Arrange the lines from the one containing "Of the set comprising" through the end of the rows, both ends included, as a Markdown table with an Index column numbering each line and a Text column holding the line. Leave out blank lines.

* _MATERIALS PROVIDED_:
>> BEGIN
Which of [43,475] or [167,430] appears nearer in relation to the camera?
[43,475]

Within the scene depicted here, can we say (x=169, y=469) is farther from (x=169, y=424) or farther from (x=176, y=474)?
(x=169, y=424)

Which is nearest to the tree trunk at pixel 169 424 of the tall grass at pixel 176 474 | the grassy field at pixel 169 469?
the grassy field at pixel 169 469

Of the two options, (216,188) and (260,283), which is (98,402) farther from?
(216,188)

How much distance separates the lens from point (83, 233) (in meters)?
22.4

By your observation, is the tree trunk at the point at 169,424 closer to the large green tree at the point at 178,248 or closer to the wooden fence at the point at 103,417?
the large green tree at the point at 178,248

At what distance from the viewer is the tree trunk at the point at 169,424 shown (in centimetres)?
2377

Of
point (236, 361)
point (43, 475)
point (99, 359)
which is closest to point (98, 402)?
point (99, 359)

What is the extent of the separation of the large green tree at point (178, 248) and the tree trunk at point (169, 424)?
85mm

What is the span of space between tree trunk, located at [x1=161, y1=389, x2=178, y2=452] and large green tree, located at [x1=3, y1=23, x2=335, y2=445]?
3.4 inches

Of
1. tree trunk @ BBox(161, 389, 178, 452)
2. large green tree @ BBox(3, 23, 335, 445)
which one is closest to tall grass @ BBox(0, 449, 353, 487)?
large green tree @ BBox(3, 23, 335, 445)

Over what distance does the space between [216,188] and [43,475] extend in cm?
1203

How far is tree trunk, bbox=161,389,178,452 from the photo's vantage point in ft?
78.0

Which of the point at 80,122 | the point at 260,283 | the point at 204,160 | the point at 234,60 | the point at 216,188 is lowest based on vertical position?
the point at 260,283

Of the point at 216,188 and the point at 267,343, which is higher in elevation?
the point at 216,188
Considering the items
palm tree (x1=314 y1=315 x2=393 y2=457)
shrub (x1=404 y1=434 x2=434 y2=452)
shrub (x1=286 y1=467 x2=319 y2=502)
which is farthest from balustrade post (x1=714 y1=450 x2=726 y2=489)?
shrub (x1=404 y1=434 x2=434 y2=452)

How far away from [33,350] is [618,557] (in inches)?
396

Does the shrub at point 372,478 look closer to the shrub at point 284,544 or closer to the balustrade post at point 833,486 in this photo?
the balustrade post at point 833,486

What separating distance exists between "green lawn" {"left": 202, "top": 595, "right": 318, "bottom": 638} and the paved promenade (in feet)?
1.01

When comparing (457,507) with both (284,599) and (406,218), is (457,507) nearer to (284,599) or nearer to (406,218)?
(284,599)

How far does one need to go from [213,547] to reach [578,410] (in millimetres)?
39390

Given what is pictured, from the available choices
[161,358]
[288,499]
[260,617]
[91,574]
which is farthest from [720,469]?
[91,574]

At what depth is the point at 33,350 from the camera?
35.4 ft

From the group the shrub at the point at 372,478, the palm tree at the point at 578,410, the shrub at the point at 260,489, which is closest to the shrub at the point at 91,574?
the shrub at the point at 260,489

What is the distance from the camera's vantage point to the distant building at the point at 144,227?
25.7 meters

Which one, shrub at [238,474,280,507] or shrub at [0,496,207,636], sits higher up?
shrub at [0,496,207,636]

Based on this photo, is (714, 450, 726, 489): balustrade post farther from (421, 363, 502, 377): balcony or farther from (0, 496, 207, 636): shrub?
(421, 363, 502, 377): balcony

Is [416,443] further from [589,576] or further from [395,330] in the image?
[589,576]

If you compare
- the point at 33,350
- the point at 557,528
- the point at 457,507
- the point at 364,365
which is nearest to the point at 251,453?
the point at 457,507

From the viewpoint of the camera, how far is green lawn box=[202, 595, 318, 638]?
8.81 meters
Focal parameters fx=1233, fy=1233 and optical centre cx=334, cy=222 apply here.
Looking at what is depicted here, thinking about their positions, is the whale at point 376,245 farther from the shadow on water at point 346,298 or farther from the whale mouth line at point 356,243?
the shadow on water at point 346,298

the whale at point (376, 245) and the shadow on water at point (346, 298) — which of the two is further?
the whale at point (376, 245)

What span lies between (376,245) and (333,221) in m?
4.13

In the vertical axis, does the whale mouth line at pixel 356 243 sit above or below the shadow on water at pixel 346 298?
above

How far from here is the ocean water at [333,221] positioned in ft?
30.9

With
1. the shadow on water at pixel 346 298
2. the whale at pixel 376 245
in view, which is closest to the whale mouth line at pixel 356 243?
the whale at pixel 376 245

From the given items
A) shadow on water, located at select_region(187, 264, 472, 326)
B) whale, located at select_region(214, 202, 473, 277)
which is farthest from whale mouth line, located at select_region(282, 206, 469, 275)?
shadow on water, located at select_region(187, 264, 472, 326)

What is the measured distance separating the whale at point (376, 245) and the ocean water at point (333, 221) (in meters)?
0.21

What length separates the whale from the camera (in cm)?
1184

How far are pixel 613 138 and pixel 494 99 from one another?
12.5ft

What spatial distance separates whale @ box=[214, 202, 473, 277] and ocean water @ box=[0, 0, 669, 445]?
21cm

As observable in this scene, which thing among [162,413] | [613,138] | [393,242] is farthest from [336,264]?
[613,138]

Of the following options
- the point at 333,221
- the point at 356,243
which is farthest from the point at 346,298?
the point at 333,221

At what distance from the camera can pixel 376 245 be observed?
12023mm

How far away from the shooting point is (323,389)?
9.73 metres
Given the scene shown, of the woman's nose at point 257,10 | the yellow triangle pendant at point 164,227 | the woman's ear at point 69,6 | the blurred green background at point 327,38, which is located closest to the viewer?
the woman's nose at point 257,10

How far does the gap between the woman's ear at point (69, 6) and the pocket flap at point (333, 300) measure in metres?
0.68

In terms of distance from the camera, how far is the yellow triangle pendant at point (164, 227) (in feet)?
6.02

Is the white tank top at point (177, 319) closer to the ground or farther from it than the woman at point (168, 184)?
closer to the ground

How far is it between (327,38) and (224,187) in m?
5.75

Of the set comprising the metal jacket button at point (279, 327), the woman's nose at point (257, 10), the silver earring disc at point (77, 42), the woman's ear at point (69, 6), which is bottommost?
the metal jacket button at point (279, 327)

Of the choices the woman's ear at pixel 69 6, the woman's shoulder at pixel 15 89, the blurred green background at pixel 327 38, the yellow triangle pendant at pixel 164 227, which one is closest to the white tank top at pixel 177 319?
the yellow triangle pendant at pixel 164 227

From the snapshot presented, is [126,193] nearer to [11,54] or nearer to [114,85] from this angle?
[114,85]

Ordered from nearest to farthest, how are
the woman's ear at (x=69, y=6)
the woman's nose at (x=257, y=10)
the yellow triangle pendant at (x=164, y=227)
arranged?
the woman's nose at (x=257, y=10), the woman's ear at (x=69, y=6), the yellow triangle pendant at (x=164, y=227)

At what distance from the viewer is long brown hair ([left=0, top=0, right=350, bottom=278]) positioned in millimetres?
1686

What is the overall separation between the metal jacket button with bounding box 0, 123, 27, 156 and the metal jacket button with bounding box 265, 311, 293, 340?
>> END
* _SOLUTION_:
| Index | Text |
|---|---|
| 1 | Of the set comprising the metal jacket button at point (279, 327), the woman's nose at point (257, 10), the silver earring disc at point (77, 42), the woman's ear at point (69, 6), which is bottommost? |
| 2 | the metal jacket button at point (279, 327) |
| 3 | Of the choices the woman's ear at pixel 69 6, the woman's shoulder at pixel 15 89, the blurred green background at pixel 327 38, the yellow triangle pendant at pixel 164 227, which one is closest to the white tank top at pixel 177 319? |
| 4 | the yellow triangle pendant at pixel 164 227 |
| 5 | From the snapshot presented, is [126,193] nearer to [11,54] or nearer to [114,85] from this angle? |
| 6 | [114,85] |
| 7 | Ordered from nearest to farthest, how are |
| 8 | the woman's ear at (x=69, y=6) |
| 9 | the woman's nose at (x=257, y=10) |
| 10 | the yellow triangle pendant at (x=164, y=227) |
| 11 | arranged? |
| 12 | the woman's nose at (x=257, y=10), the woman's ear at (x=69, y=6), the yellow triangle pendant at (x=164, y=227) |
| 13 | At what distance from the viewer is long brown hair ([left=0, top=0, right=350, bottom=278]) positioned in millimetres? |
| 14 | 1686 |
| 15 | What is the overall separation between the metal jacket button with bounding box 0, 123, 27, 156 and the metal jacket button with bounding box 265, 311, 293, 340? |